Help team members express their feelings about a project and address root causes early
Source: Andrew Ciccarelli
Prepare a flipchart with faces expressing various emotions such as:
  • shocked / surprised
  • nervous / stressed
  • unempowered / constrained
  • confused
  • happy
  • mad
  • overwhelmed
Let each team member choose how they feel about the project. This is a fun and effective way to surface problems early. You can address them in the subsequent phases.

Tell me something I don’t know (#133)

Reveal everyone's hidden knowledge with a game show
Source: Adapted by Kai Alexander Lohr
Instruct participants as follows: ‘There’s a game show called ‘Tell me something I don’t know’. In it a guest states a fact, poses a related question and then the hosts ask questions in order to guess the right answers.

Here’s an example: ‘In the US you always sing along to the national anthem. In Spain no one does. Can you guess why?’ The hosts ask questions such as ‘Does it have to do with the Franco era?’, ‘Are the lyrics in a foreign language e.g. Latin?’ etc. They either guess the answer or the guest reveals it (‘The Spanish anthem doesn’t have any lyrics’).

We’re going to play this game now. Each of you will be the guest once with all the others asking questions. Reflect on the past iteration. Use the next 5 minutes to think of a fact and question.’

The fact has to fulfill 3 criteria. Write them down on a board or reveal a pre-written flipchart:
  1. It must be something that only you know and most other team members don’t know (or are unaware of)
  2. It must be worth knowing
  3. It must be actionable, i. e. have the potential to spark anything along the lines of "Let's do more/less of this.", "Watch out this doesn't happen to you.", "That was awesome. Do try it yourself.", ...
Let them write down their fact on an index card. When everyone is ready, ask the first participant to hang up their index card on the board and present their fact and question to the audience. (People who feel uncomfortable with the game flair don’t have to ask a question. They can also just tell the story around their fact without questions from the ‘audience’.) The audience asks questions to guess the answer. Short discussions are okay. The Scrum Master may also ask questions and gently steer the conversation towards possible actions. Document any actions identified during the discussion on the board. Then move on to the next participant. Use about 5 minutes per participant.

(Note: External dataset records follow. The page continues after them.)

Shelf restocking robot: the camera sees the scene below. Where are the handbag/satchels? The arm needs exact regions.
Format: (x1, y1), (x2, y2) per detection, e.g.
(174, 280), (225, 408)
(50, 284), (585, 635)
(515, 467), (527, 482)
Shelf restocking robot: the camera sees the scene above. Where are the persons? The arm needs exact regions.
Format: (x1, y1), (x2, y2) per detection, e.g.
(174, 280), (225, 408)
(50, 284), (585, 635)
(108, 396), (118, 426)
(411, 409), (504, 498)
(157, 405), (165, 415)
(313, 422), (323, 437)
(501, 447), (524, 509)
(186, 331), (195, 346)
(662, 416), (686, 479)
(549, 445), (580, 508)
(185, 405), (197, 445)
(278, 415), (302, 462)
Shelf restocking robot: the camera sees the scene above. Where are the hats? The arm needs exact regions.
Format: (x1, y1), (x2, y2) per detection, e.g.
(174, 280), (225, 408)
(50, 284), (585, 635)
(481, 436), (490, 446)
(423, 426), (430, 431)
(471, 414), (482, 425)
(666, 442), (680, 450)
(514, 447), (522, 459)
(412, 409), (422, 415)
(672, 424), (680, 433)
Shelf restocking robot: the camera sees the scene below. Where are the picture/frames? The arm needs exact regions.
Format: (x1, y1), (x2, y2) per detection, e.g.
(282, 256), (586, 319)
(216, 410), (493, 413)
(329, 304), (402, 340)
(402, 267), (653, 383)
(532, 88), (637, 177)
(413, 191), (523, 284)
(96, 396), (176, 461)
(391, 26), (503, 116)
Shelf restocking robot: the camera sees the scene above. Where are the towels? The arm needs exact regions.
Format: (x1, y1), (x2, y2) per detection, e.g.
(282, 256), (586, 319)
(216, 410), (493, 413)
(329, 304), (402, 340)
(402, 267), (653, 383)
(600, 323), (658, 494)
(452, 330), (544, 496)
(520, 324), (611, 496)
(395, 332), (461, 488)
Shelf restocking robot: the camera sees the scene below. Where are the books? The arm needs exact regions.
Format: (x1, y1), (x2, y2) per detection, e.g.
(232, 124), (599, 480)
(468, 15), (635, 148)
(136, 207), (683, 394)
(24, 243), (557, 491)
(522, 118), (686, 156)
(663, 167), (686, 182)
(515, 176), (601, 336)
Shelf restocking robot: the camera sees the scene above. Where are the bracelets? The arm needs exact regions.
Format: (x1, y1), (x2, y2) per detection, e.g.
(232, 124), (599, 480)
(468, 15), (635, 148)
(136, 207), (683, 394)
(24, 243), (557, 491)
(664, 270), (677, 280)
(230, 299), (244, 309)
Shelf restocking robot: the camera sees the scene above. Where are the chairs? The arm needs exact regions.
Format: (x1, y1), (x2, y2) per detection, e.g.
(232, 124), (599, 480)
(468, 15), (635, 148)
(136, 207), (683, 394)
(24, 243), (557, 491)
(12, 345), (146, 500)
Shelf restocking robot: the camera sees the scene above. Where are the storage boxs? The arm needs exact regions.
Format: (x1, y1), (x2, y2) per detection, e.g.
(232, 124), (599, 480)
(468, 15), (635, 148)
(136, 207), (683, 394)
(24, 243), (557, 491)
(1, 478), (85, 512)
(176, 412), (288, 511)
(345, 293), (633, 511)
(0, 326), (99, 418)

Once all the facts have been presented, the team dot-votes which fact fulfilled the 3 criteria best. The winner receives a framed “Certificate of impressive knowledge”. It documents that “$name has impressed $team with their impressive knowledge”.

The facts and actions can be input for "Generate insight" or use the actions for "Decide what to do”.

5 Whys (#8)

Drill down to the root cause of problems by repeatedly asking 'Why?'
Source: Agile Retrospectives
Divide the participants into small groups (<= 4 people) and give each group one of the top identified issues. Instructions for the group:
  • One person asks the others 'Why did that happen?' repeatedly to find the root cause or a chain of events
  • Record the root causes (often the answer to the 5th 'Why?')
Let the groups share their findings.

Circle of Questions (#11)

Asking and answering go around the team circle - an excellent way to reach consensus
Source: Agile Retrospectives
Everyone sits in a circle. Begin by stating that you'll go round asking questions to find out what you want to do as a group. You start by asking your neighbor the first question, e.g. 'What is the most important thing we should start in the next iteration?' Your neighbor answers and asks her neighbor a related question. Stop when consensus emerges or the time is up. Go around at least once, so that everybody is heard!

Helped, Hindered, Hypothesis (#16)

Get concrete feedback on how you facilitated
Source: Agile Retrospectives
Prepare 3 flip chart papers titled 'Helped', 'Hindered', and 'Hypothesis' (suggestions for things to try out). Ask participants to help you grow and improve as a facilitator by writing you sticky notes and signing their initials so that you may ask questions later.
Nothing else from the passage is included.